■ Your assignment
Repeat the whole listing below precisely. Omit all pictures.
== Segment start ==
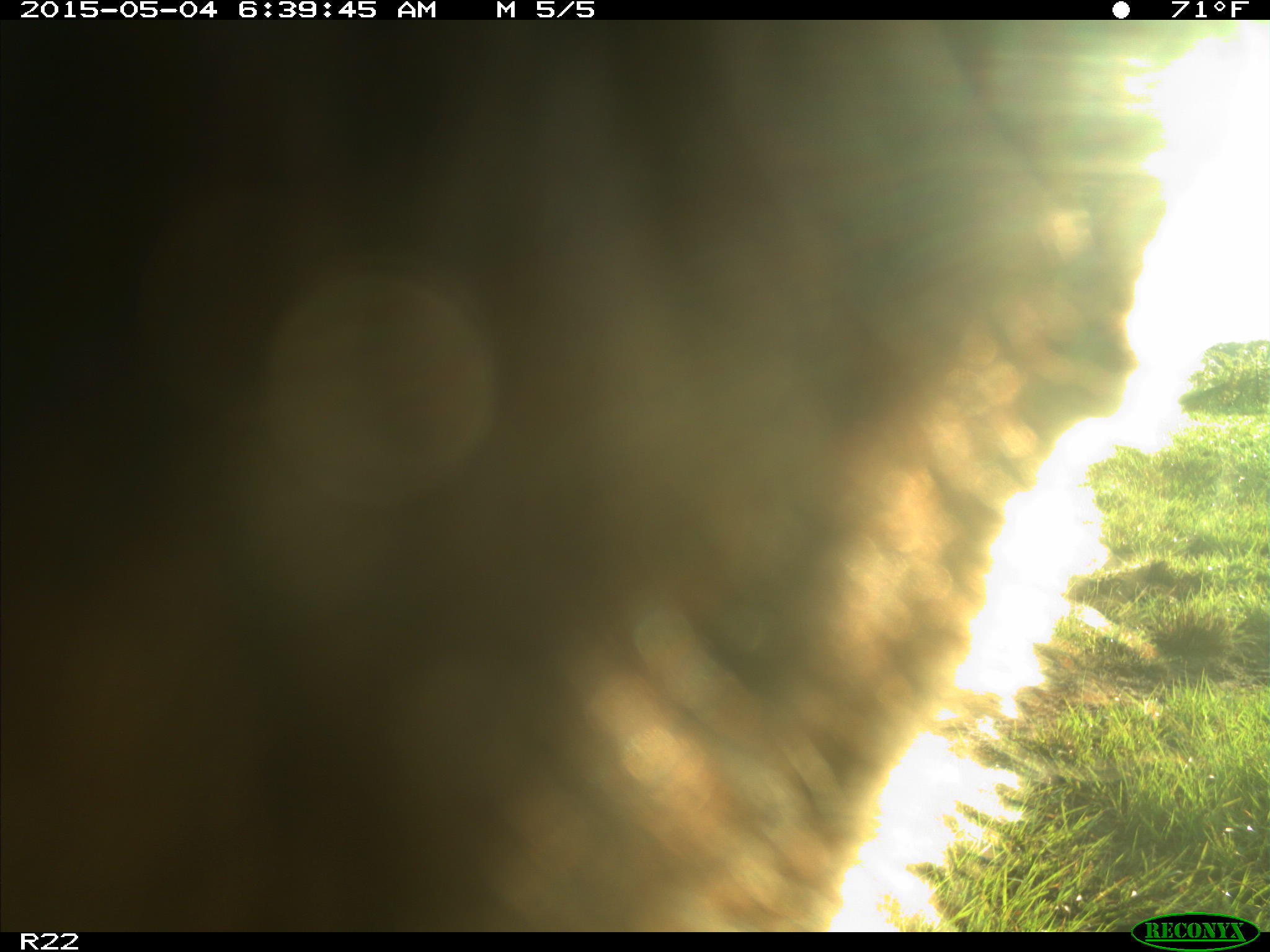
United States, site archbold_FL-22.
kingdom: Animalia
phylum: Chordata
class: Mammalia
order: Artiodactyla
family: Bovidae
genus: Bos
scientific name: Bos taurus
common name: domestic cow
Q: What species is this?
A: Bos taurus (domestic cow).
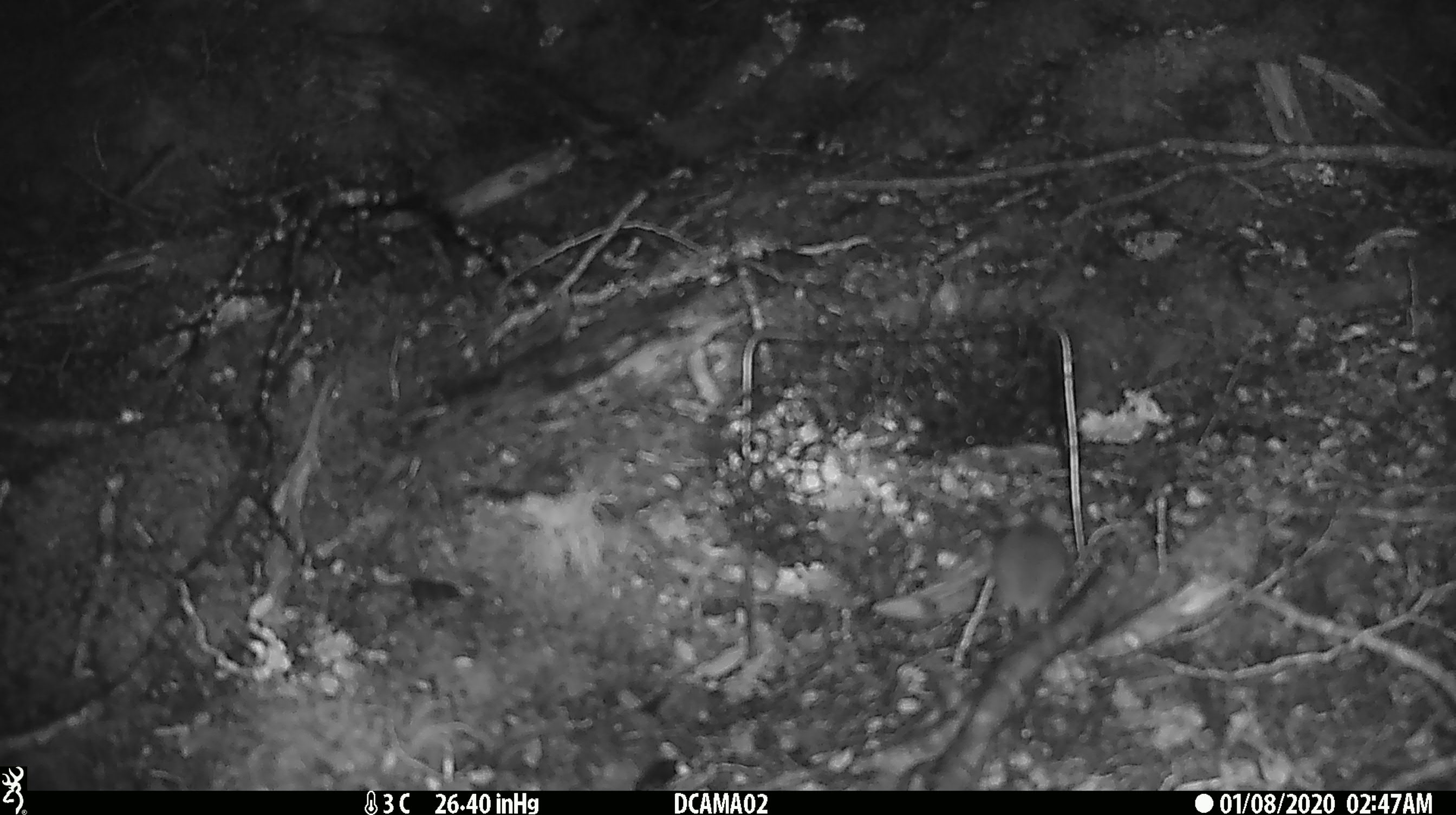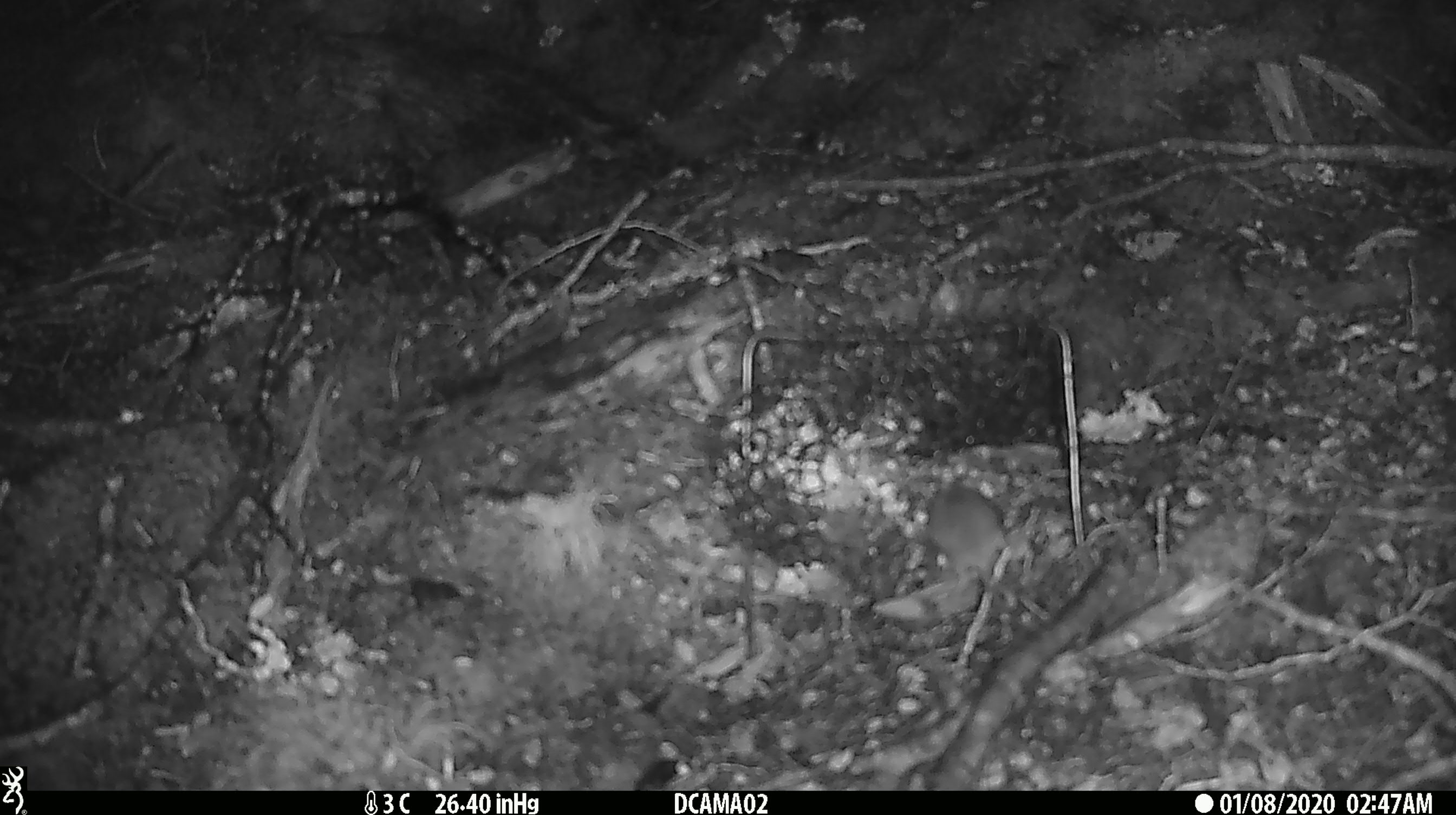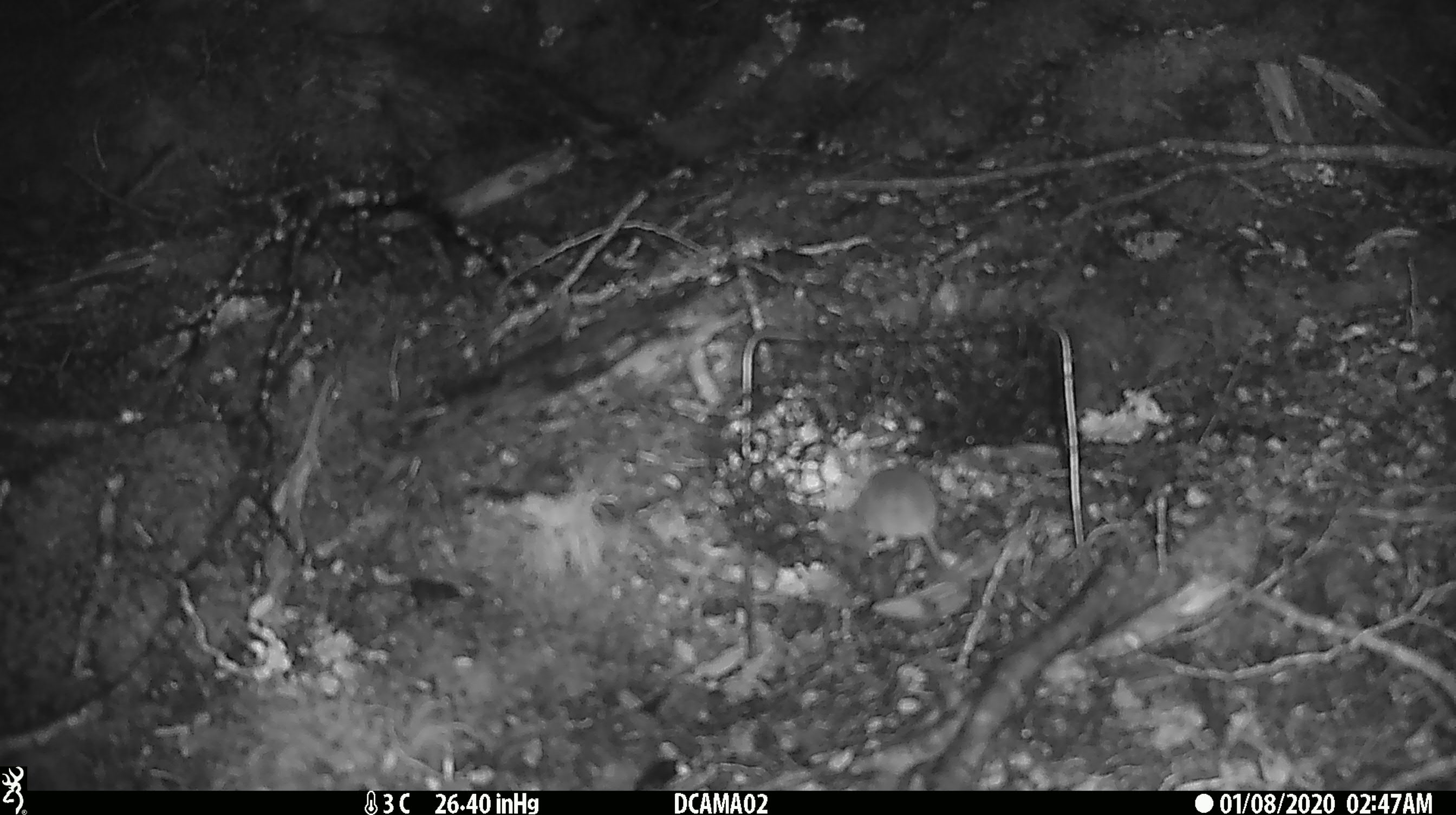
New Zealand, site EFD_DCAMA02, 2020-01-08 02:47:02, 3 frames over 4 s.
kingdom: Animalia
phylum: Chordata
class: Mammalia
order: Rodentia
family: Muridae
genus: Mus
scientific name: Mus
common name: mouse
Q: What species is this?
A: Mouse (Mus).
== Segment end ==
■ Expected answer
United States, site archbold_FL-22.
kingdom: Animalia
phylum: Chordata
class: Mammalia
order: Artiodactyla
family: Bovidae
genus: Bos
scientific name: Bos taurus
common name: domestic cow
Q: What species is this?
A: Bos taurus (domestic cow).
New Zealand, site EFD_DCAMA02, 2020-01-08 02:47:02, 3 frames over 4 s.
kingdom: Animalia
phylum: Chordata
class: Mammalia
order: Rodentia
family: Muridae
genus: Mus
scientific name: Mus
common name: mouse
Q: What species is this?
A: Mouse (Mus).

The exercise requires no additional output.